16 The Applicant also relied on the decision of Barrett J in Ashfield Municipal Council v RTA [2004] NSWSC 917 where his Honour also applied the findings of Gyles J in Bennett (at [17] – [19]. His Honour notes at [20] that Tamberlin J agreed with Gyles J and made his own observations referring particularly to Deane J in Attorney-General of the Northern Territory v Maurice (1986) 161 CLR 475 in distinguishing between disclosure of the existence of advice and disclosure of part of its contents.
17 The Council argued to the contrary that the letter of 20 November 2006 did not disclose the substance of legal advice obtained.
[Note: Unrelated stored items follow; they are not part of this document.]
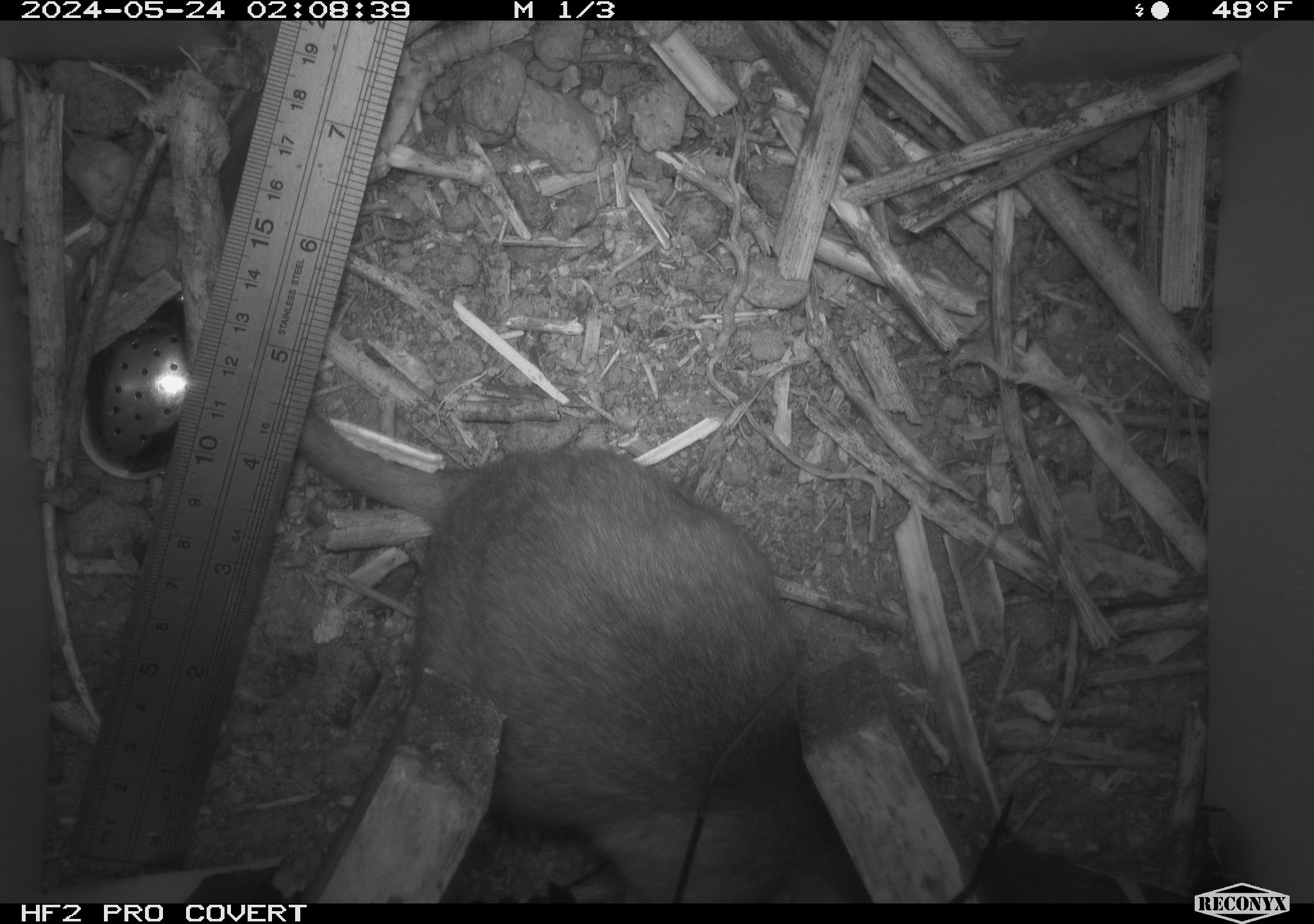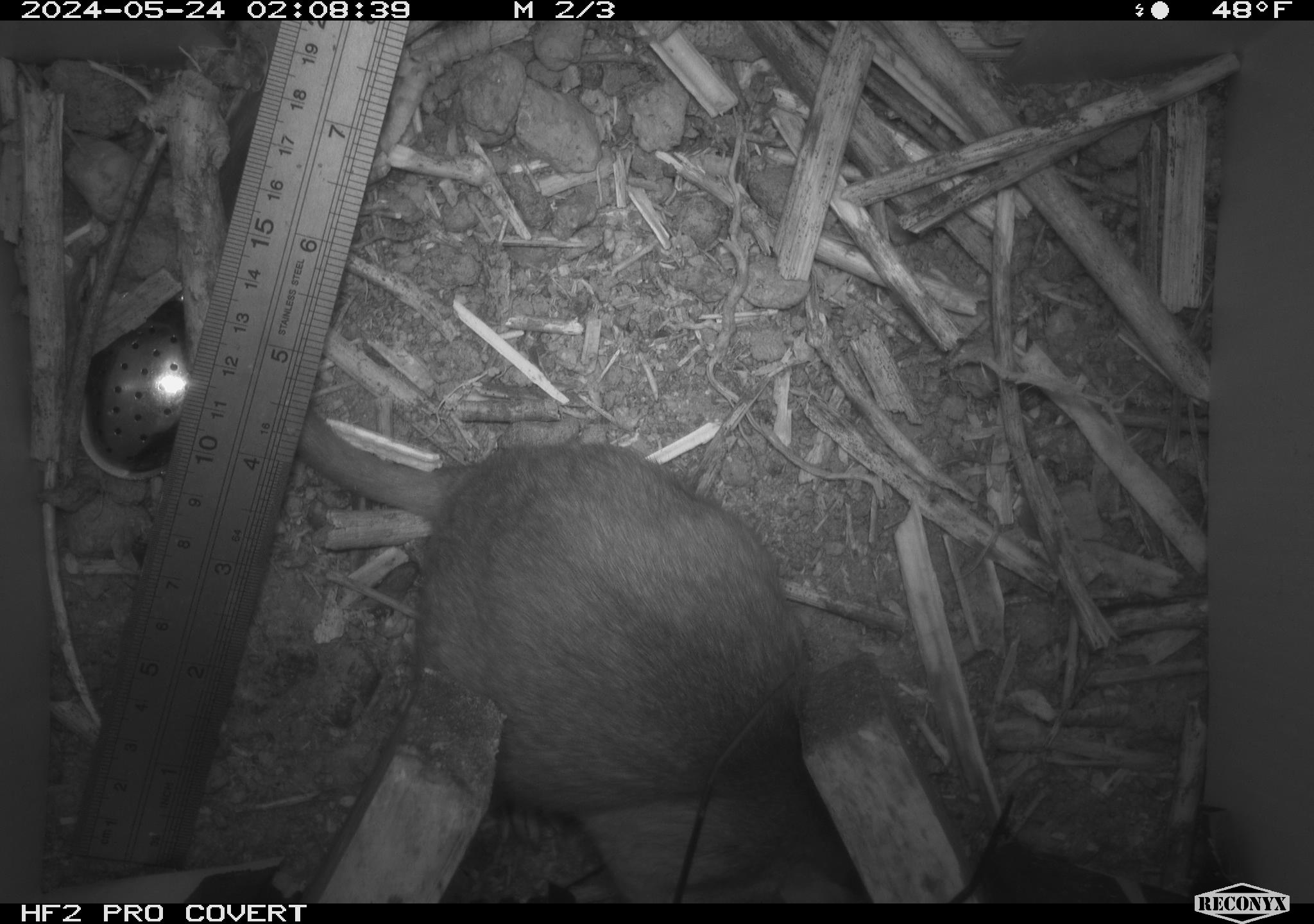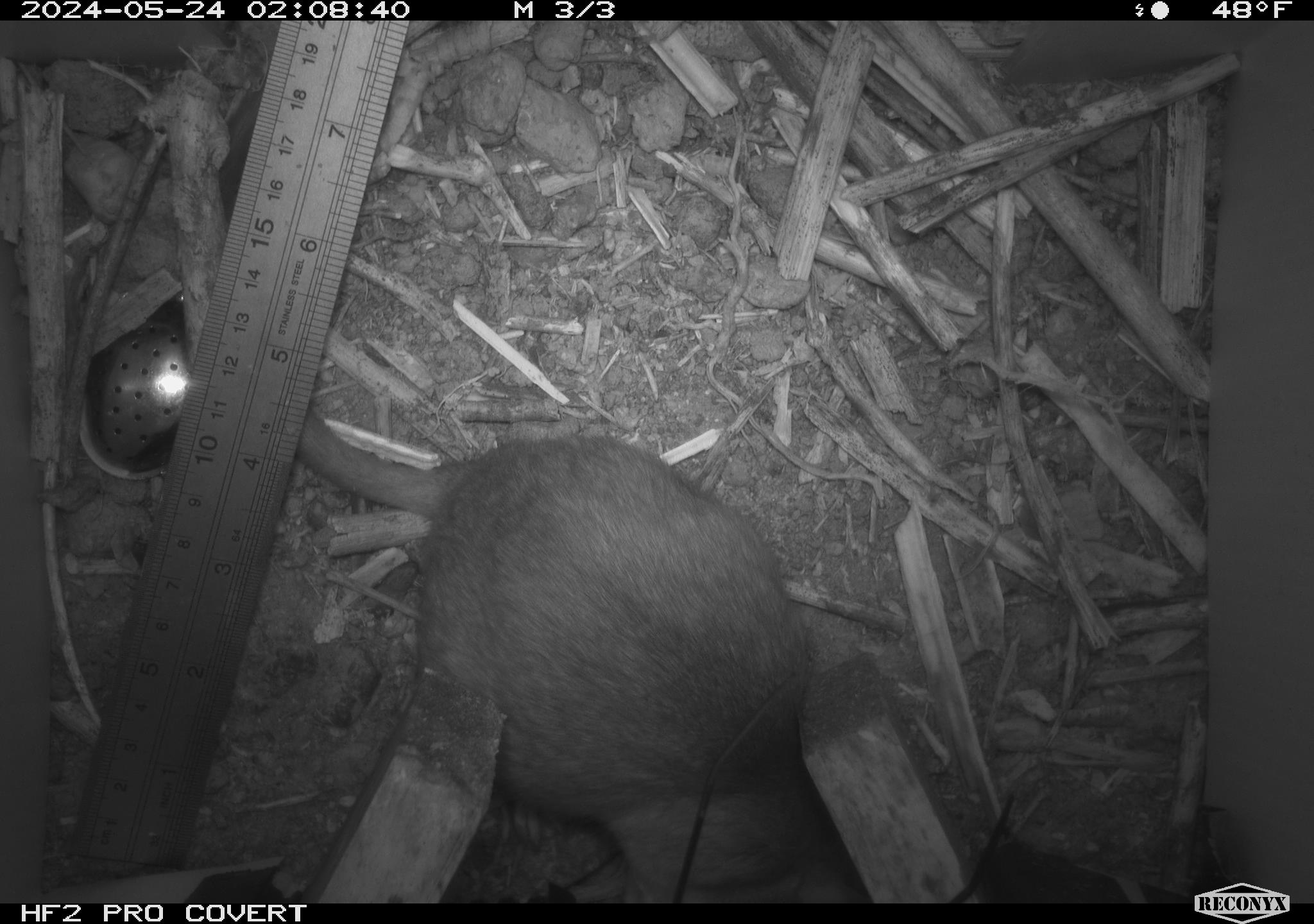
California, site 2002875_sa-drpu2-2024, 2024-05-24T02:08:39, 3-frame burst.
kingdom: Animalia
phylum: Chordata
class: Mammalia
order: Rodentia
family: Cricetidae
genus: Neotoma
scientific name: Neotoma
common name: pack rat or woodrat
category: neotoma species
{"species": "neotoma species (pack rat or woodrat) (Neotoma)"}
It relied on Hunter J in Novus Australia Energy Co Pty Ltd v Gulf Petroleum (Australia) Pty Ltd [2001] NSWSC 579 at [24], [34] – [36], where his Honour also applied Mann v Carnell. In the circumstances of that case, Hunter J held the letter in issue contained the views of a party and did not disclose the contents of any legal advice.
18 Disclosure of the fact that legal advice has been obtained does not amount to a waiver of privilege (see Austin J in Australian Securities and Investments Commission v Rich [2004] NSWSC 923) at [7] referring to NRMA Ltd v Morgan (No 2) [1999] NSWSC 694 at [9]). Here however the Council has discovered the detailed request for legal advice to the Applicant. I also consider that the letter from the Council’s Director Development Services discloses the substance of the advice received. This conduct on the Council’s part is inconsistent with the maintenance of confidentiality in the legal advice. I adopt the Applicant’s arguments as set out at par 15 – 16. I therefore consider the Council has waived its legal professional privilege in the legal advice the subject of the subpoena.
19 That is not the end of the matter as I have held in par 11 above that there is not presently any legitimate forensic purpose able to be identified in these proceedings to which the subpoenaed document could be relevant. The Applicant should have the opportunity to determine what issues it wishes to raise in these Class 1 proceedings. Once it has filed its statement of issues the question of access to the subpoenaed document should be revisited. A timetable to achieve this should be discussed by the parties and submitted to the Court.